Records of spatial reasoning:
::::
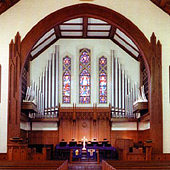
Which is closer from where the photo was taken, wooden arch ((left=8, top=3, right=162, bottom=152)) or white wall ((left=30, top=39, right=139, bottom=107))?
wooden arch ((left=8, top=3, right=162, bottom=152))

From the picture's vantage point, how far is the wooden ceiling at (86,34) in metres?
19.3

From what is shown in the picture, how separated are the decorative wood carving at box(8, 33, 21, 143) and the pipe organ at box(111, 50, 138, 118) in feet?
22.3

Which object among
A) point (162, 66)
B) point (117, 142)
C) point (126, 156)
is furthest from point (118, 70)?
point (126, 156)

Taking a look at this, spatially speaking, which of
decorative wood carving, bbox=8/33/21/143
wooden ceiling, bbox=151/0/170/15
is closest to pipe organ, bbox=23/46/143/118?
decorative wood carving, bbox=8/33/21/143

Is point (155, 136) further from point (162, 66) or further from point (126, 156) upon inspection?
point (162, 66)

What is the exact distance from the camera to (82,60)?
21734 millimetres

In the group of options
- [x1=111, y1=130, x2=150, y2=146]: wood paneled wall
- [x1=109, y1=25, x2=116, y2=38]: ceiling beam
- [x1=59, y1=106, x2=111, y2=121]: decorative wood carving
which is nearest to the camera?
[x1=109, y1=25, x2=116, y2=38]: ceiling beam

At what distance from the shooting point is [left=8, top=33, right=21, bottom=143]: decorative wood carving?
15.4 m

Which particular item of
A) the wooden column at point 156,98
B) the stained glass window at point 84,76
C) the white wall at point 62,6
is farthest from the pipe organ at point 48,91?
the wooden column at point 156,98

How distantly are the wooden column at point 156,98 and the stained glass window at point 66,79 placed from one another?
673cm

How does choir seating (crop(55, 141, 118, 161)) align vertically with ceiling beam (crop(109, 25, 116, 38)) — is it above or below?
below

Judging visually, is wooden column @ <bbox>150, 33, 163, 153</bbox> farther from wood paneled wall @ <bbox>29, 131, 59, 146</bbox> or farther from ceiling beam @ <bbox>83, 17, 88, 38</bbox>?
wood paneled wall @ <bbox>29, 131, 59, 146</bbox>

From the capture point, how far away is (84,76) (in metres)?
21.7

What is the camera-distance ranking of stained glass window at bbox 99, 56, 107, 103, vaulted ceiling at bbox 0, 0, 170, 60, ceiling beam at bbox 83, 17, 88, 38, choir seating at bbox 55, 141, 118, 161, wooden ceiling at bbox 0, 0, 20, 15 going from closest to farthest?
wooden ceiling at bbox 0, 0, 20, 15 < choir seating at bbox 55, 141, 118, 161 < ceiling beam at bbox 83, 17, 88, 38 < vaulted ceiling at bbox 0, 0, 170, 60 < stained glass window at bbox 99, 56, 107, 103
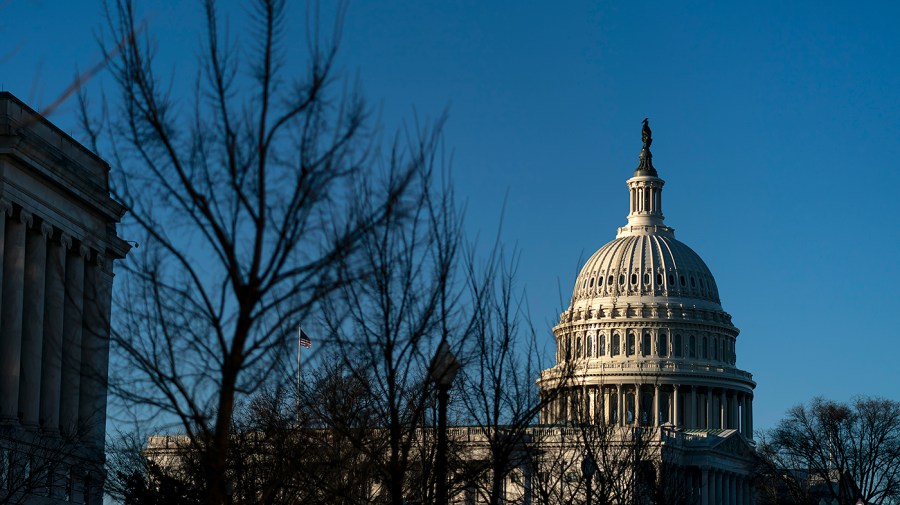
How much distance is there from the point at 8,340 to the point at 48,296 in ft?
15.9

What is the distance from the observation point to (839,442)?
140 meters

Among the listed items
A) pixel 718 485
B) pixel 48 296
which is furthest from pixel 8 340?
pixel 718 485

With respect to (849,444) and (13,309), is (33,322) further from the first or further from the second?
(849,444)

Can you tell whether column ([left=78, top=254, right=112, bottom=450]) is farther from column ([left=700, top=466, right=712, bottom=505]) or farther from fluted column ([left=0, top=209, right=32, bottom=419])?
column ([left=700, top=466, right=712, bottom=505])

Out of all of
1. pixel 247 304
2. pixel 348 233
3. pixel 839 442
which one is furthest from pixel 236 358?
pixel 839 442

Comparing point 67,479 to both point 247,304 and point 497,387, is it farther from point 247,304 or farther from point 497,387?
point 247,304

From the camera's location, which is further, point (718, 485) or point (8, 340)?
point (718, 485)

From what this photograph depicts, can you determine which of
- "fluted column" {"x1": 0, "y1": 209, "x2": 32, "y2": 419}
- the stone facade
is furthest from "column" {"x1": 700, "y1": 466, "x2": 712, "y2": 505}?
"fluted column" {"x1": 0, "y1": 209, "x2": 32, "y2": 419}

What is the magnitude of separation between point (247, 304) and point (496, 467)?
10.9 meters

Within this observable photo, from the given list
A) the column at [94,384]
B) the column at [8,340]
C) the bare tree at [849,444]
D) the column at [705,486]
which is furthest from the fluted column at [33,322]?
the column at [705,486]

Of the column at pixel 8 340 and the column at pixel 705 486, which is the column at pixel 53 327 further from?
the column at pixel 705 486

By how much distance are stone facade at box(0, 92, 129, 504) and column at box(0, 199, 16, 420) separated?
0.04 m

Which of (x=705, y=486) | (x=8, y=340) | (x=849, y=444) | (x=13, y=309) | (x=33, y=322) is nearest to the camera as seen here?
(x=8, y=340)

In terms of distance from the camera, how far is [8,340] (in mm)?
69188
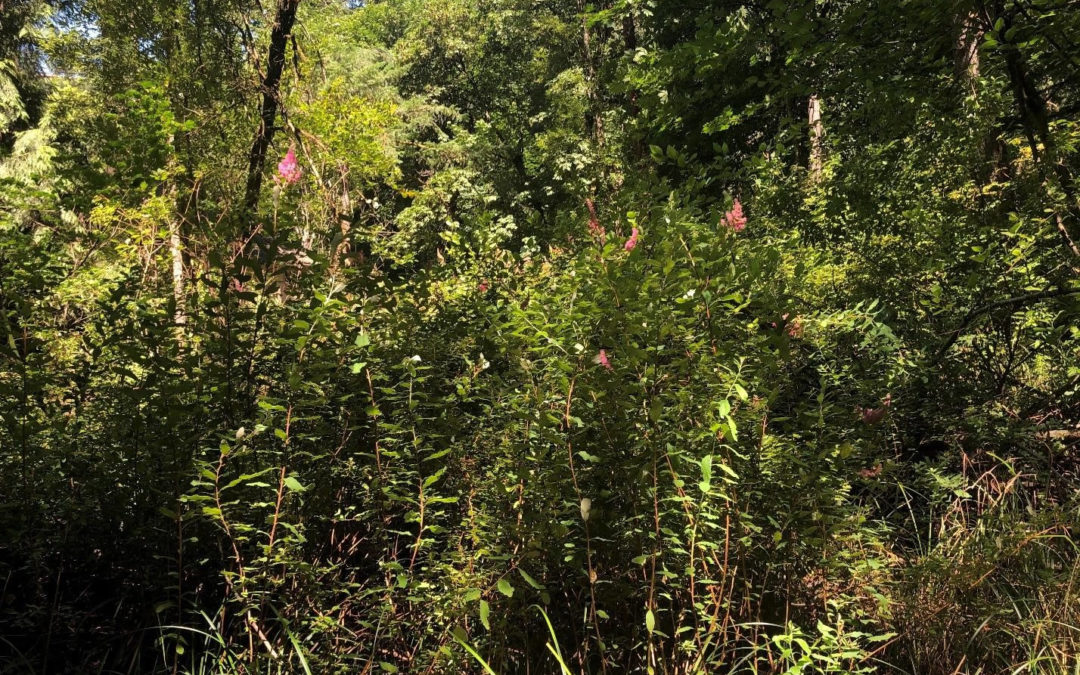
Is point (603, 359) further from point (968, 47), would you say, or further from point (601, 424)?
point (968, 47)

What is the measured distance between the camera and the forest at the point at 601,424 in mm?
1806

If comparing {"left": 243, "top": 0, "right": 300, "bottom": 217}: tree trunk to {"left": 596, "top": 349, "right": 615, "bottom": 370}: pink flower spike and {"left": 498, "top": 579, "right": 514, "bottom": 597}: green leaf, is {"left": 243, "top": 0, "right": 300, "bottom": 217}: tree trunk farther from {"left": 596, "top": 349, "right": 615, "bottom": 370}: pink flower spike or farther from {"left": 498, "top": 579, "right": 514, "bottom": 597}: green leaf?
{"left": 498, "top": 579, "right": 514, "bottom": 597}: green leaf

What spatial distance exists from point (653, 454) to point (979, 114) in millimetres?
3427

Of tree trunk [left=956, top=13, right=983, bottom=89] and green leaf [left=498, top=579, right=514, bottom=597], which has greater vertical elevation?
tree trunk [left=956, top=13, right=983, bottom=89]

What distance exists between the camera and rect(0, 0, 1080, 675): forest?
71.1 inches

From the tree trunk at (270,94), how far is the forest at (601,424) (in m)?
Answer: 0.03

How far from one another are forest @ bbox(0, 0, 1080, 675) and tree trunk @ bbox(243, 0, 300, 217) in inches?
1.3

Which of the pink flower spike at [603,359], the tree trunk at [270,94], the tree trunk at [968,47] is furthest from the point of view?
the tree trunk at [270,94]

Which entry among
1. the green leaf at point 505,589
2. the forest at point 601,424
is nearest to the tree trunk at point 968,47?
the forest at point 601,424

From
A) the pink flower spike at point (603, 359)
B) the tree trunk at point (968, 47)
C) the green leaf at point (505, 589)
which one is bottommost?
the green leaf at point (505, 589)

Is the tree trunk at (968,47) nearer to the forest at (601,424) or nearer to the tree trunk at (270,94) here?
the forest at (601,424)

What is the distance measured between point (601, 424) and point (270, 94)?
327cm

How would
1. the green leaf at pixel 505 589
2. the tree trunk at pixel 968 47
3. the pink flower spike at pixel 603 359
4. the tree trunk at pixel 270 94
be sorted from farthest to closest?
the tree trunk at pixel 270 94 < the tree trunk at pixel 968 47 < the pink flower spike at pixel 603 359 < the green leaf at pixel 505 589

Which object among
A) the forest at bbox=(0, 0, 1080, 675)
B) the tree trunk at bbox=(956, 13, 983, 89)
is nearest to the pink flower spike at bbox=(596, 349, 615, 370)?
the forest at bbox=(0, 0, 1080, 675)
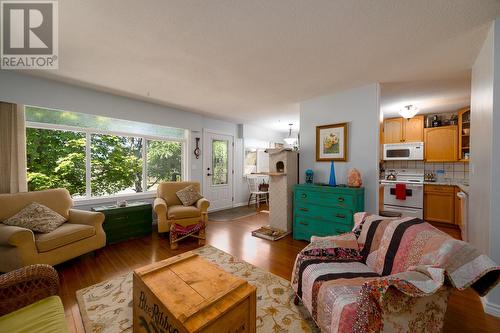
::::
Gather every line above that contains the string "between", treating uppercase and lowercase letters as distinct.

= THE OUTPUT =
What is the magnitude of separation between point (247, 304) and point (496, 467)?
What is the measured distance between the camera and the forest at the point at 601,424 in mm?
What distance exists between the camera and rect(0, 0, 1080, 675): forest?
What is the distance measured between point (601, 424) and point (270, 94)?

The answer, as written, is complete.